The hon. Member talks about the number of patients that GP practices have on their books. We have an ambitious plan for building more houses. Does he agree that we need to consider not just existing GP practices but funding the infrastructure for future practices, so that we have adequate services for people? There are places in Swindon that will be expected to take on thousands more patients, and the infrastructure is simply not there right now.

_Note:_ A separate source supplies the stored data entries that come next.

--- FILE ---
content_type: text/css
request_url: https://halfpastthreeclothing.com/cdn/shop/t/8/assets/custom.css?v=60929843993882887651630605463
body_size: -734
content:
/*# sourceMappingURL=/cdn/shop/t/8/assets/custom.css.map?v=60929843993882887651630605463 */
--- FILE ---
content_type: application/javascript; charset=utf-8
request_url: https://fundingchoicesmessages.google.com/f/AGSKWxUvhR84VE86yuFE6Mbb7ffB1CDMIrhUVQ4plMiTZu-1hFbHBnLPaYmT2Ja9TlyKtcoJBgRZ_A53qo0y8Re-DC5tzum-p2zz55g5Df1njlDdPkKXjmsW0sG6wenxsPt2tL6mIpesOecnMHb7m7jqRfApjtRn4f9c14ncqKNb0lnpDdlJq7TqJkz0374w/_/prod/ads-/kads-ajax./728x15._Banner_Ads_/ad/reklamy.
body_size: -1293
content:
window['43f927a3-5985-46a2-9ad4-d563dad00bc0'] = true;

The hon. Member is absolutely right: we have to consider these things. I have spent many hours persuading my local hospital trusts and the integrated care board to talk to the local authorities and work in the cycles of the local plan, so that they get their requirements into that plan. All too often they say, “A new housing development has just been built. We need a new GP practice with it,” and that is too late. The cycles do not add up. The system is broken, and we need to change that.
The Buckland surgery is underfunded by some 800 patients every year. It is part of the Templer primary care network, in which 2,500 patients are effectively treated for nothing. This means that the Buckland practice faces an annual shortfall of approximately £84,000—money that would cover another GP. If we then look at the changing number of patients per GP, in 2019 each GP was supporting 1,800 patients, compared with around 2,400 today.